(Short text fragments from websites)
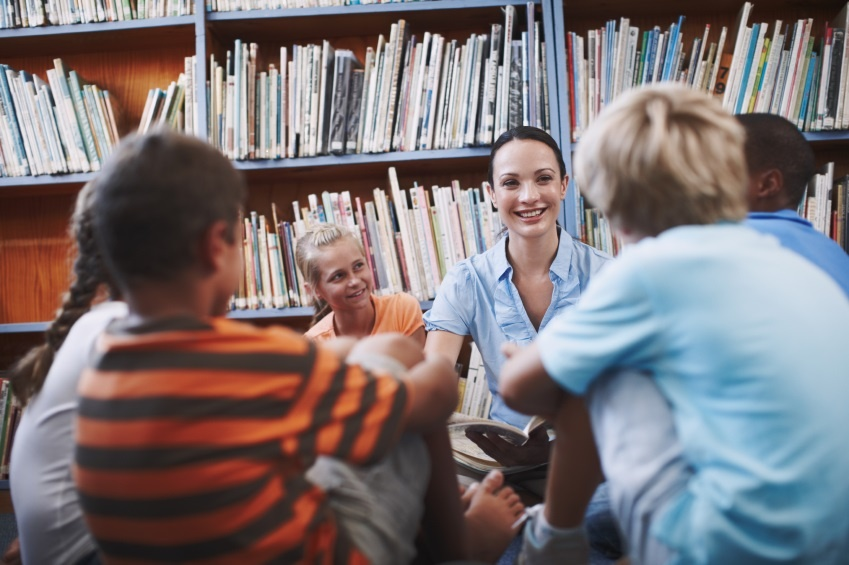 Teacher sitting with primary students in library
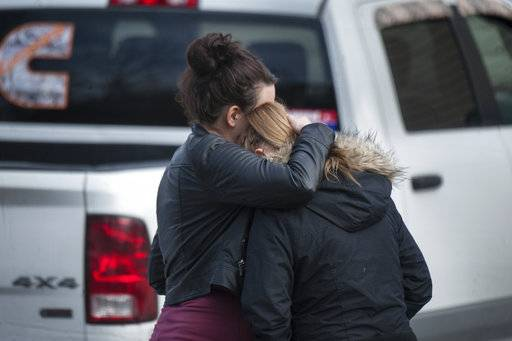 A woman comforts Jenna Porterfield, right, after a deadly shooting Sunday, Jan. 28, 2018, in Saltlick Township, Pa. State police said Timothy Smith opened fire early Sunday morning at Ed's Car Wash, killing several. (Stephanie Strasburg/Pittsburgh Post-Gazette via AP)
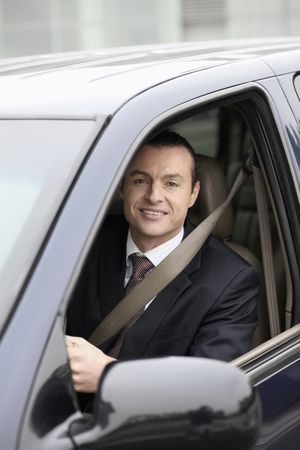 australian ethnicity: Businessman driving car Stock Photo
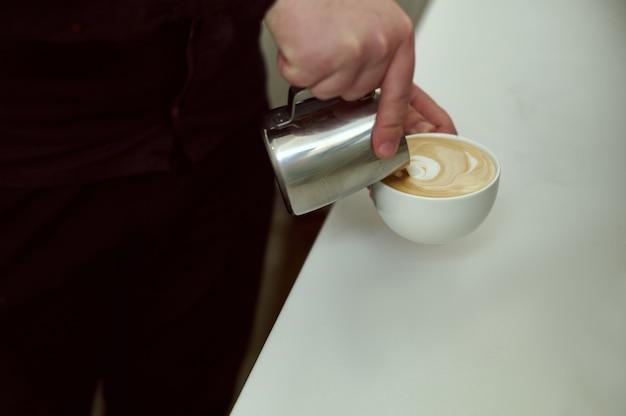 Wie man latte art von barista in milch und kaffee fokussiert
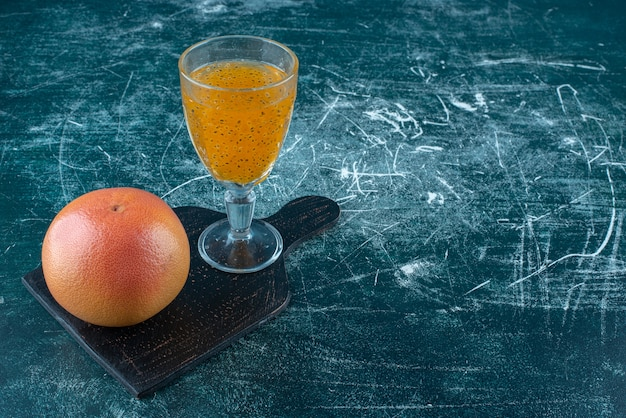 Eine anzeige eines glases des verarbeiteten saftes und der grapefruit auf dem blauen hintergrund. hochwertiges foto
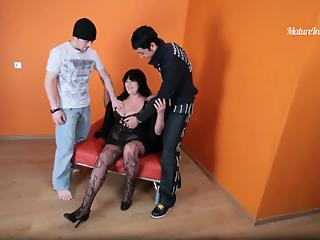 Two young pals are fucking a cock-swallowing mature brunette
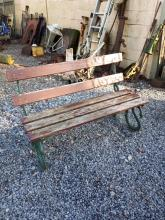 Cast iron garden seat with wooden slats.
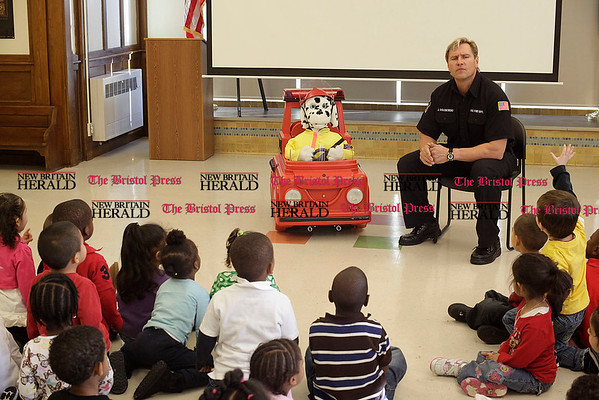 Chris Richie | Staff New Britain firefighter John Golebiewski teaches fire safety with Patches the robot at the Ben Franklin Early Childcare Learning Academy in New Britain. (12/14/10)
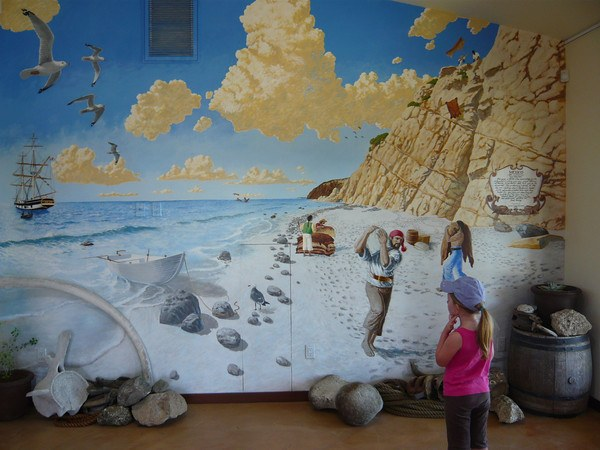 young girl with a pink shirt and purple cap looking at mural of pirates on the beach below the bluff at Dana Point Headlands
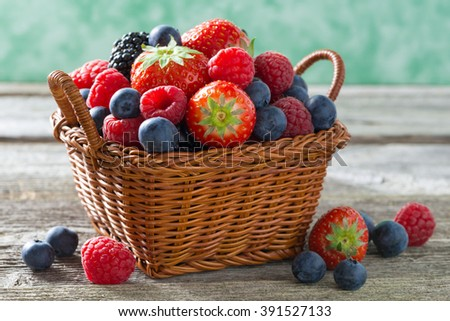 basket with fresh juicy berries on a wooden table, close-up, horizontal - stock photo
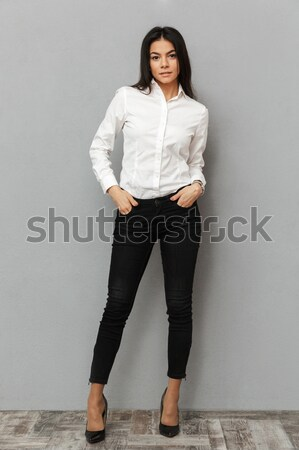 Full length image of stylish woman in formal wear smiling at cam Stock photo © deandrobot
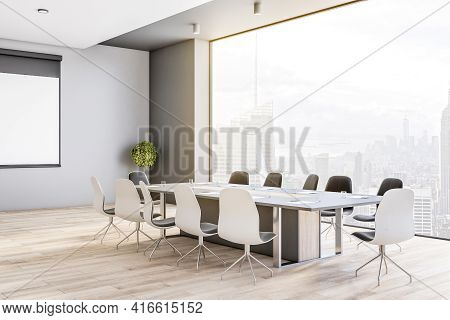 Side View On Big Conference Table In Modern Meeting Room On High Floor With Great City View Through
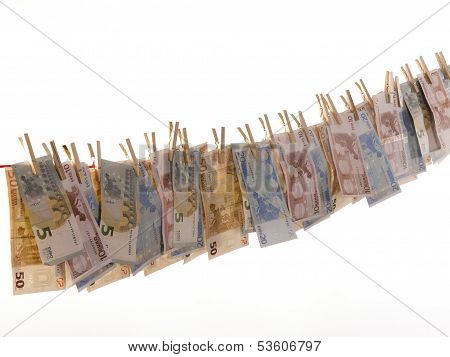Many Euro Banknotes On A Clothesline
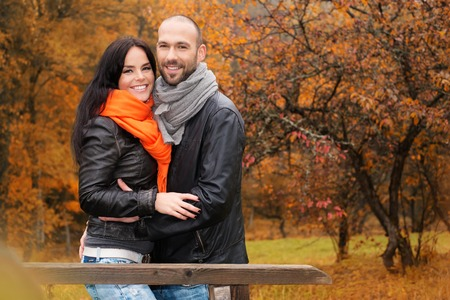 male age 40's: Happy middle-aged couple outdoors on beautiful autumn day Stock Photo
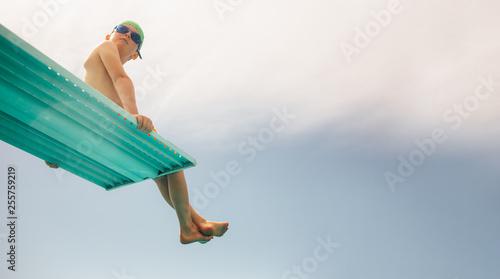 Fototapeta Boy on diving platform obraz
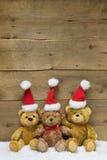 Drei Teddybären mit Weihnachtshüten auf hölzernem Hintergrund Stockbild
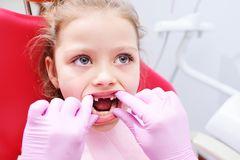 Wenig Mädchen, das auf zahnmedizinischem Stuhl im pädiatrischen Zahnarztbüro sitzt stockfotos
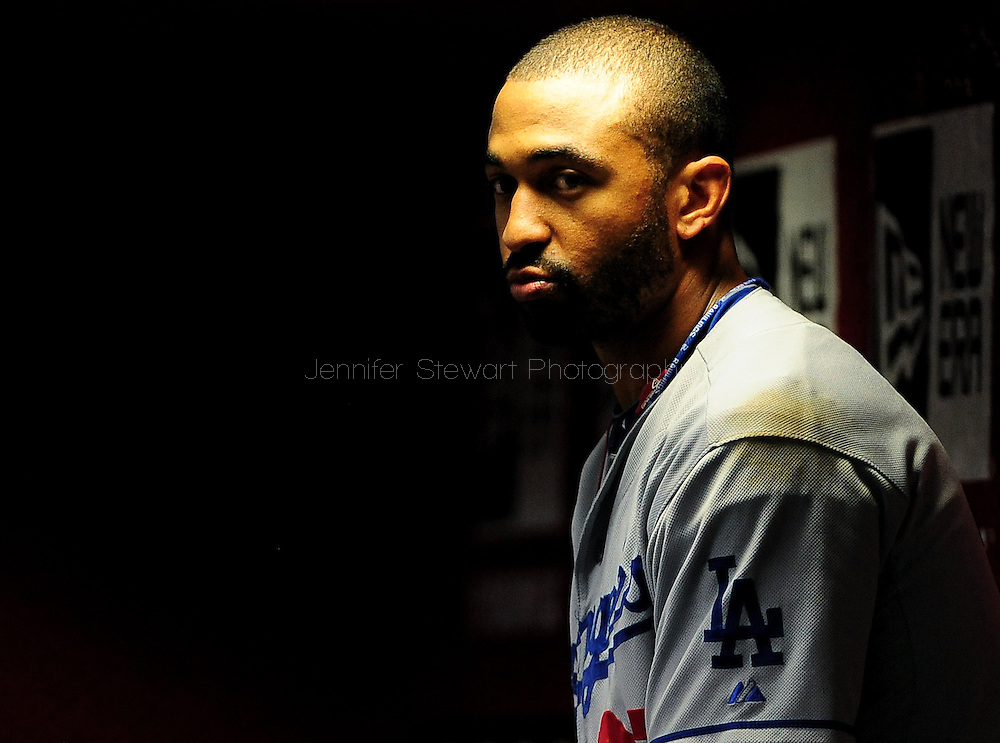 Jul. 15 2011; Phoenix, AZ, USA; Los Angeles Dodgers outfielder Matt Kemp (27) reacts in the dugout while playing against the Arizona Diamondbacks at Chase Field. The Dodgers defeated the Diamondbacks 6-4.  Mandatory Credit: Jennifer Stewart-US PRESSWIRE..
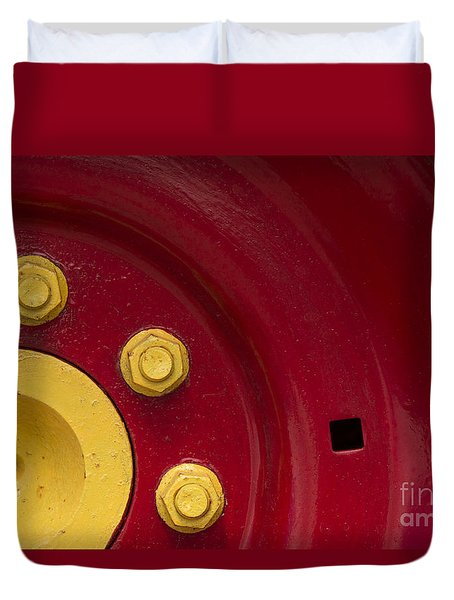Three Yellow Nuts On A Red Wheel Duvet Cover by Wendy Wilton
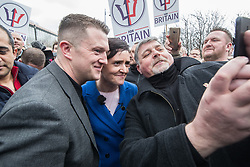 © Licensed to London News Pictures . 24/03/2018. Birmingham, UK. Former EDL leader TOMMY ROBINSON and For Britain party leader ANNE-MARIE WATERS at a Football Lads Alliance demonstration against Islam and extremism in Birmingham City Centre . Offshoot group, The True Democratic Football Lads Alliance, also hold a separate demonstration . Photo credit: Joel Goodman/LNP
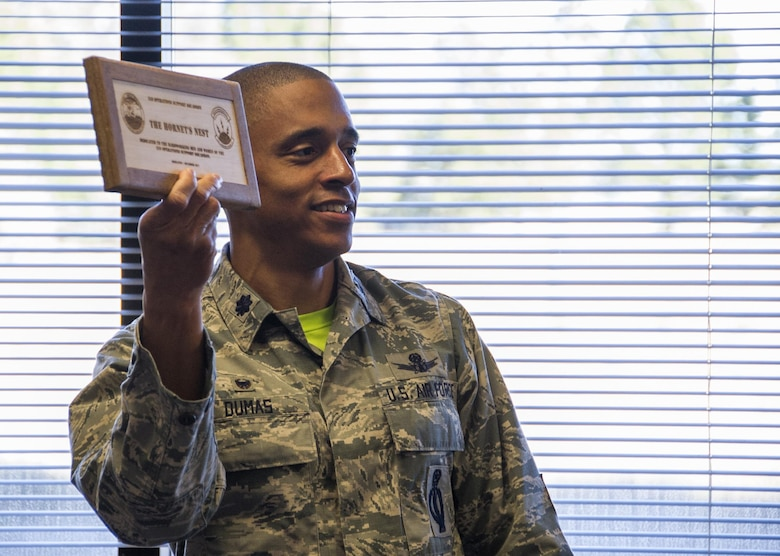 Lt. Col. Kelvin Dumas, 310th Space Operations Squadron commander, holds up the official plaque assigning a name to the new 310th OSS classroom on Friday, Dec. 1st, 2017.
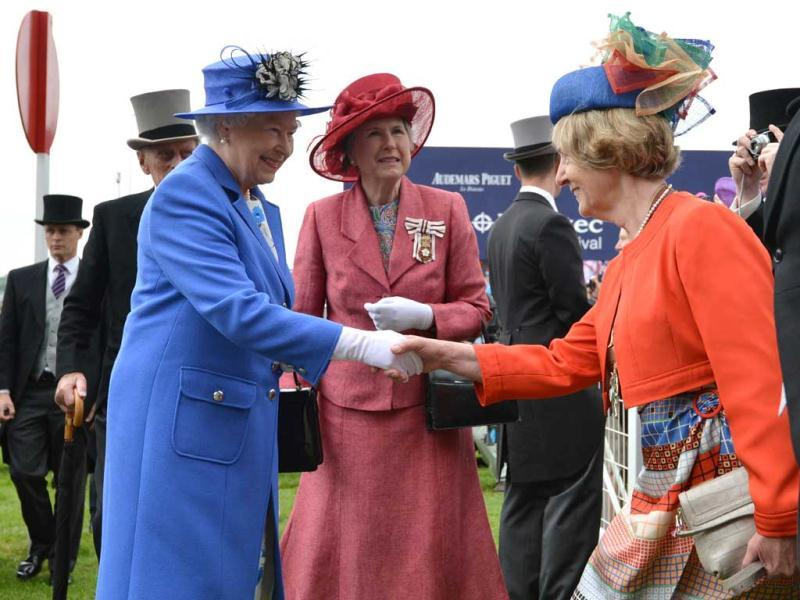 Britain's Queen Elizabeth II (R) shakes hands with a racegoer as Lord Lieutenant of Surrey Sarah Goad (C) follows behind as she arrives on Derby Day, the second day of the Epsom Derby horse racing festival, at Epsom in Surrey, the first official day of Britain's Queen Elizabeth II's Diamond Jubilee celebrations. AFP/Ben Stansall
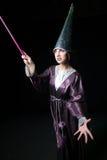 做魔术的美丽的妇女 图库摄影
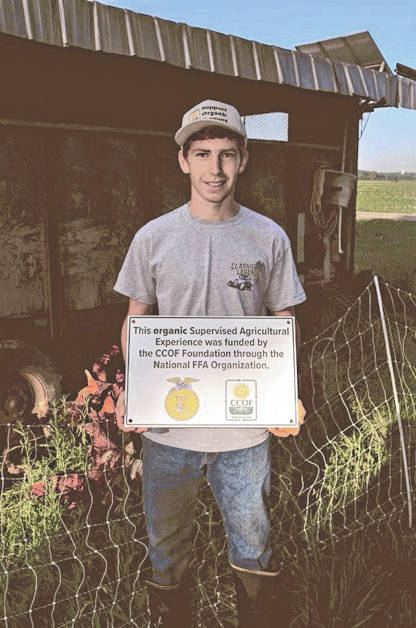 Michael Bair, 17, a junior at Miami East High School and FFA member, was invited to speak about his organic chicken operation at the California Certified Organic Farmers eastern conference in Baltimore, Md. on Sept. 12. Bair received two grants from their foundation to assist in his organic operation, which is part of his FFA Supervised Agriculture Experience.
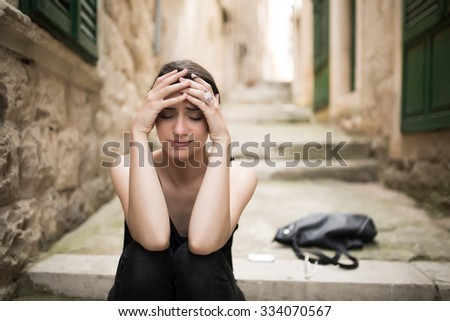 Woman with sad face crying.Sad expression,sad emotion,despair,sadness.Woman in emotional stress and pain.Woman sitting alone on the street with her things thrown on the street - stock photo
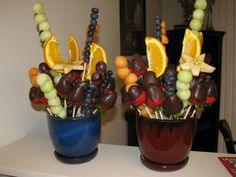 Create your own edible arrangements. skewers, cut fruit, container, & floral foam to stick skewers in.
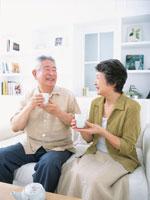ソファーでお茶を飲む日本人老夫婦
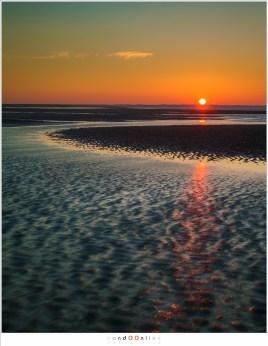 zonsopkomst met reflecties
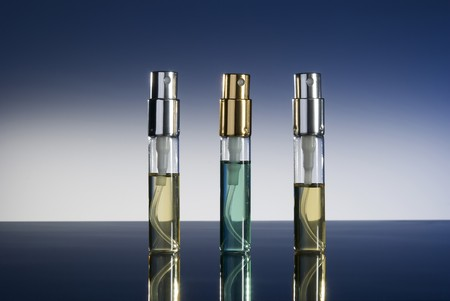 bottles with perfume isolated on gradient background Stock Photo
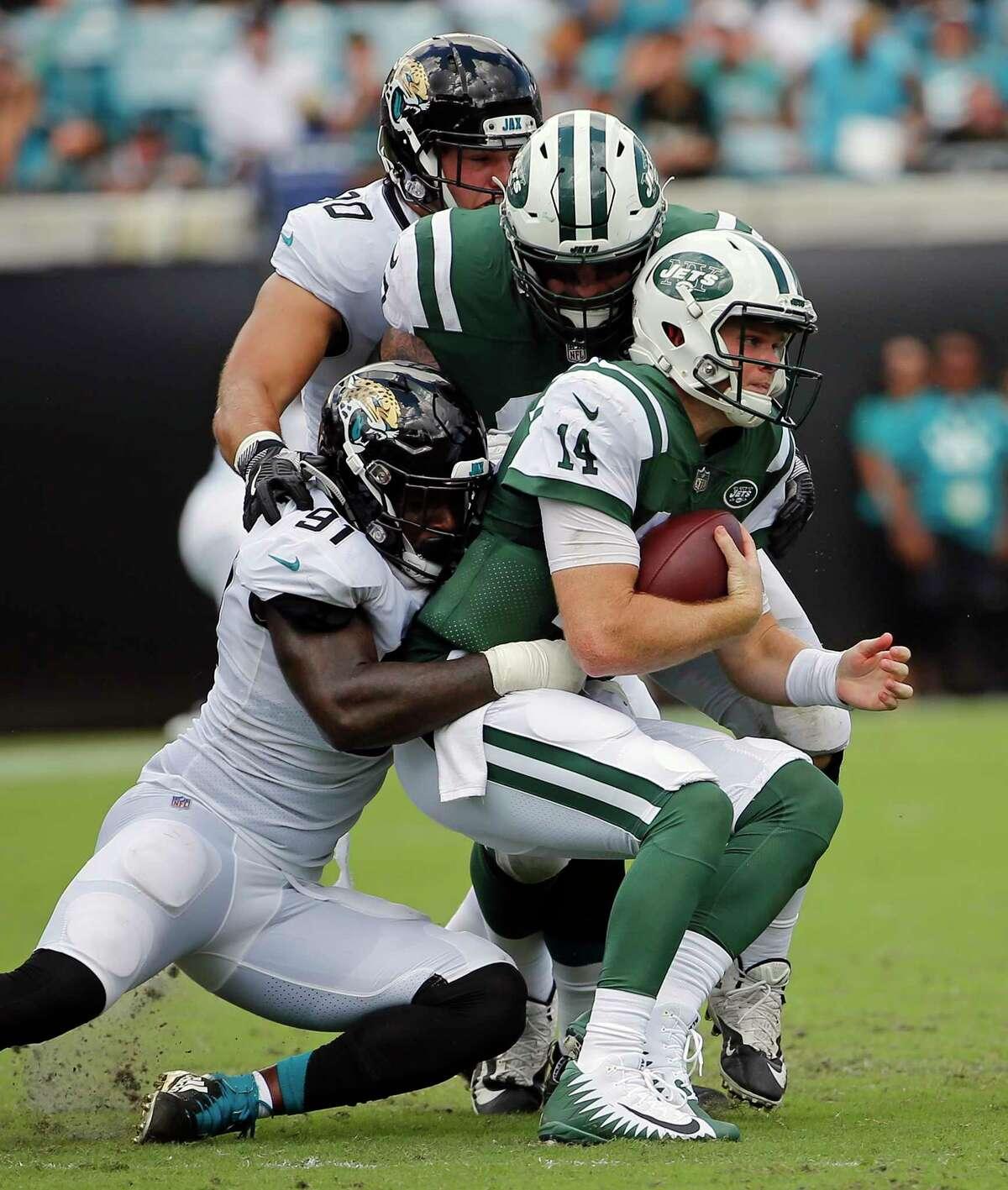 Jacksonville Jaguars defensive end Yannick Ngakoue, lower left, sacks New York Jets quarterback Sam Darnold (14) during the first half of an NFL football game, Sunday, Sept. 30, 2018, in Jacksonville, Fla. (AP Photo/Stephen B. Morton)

To do:
Repeat each line word for word, from the one with "ソファーでお茶を飲む日本人老夫婦" down to the last line of the data, and keep the pictures out of it.

The completed task:
ソファーでお茶を飲む日本人老夫婦
 zonsopkomst met reflecties
 bottles with perfume isolated on gradient background Stock Photo
 Jacksonville Jaguars defensive end Yannick Ngakoue, lower left, sacks New York Jets quarterback Sam Darnold (14) during the first half of an NFL football game, Sunday, Sept. 30, 2018, in Jacksonville, Fla. (AP Photo/Stephen B. Morton)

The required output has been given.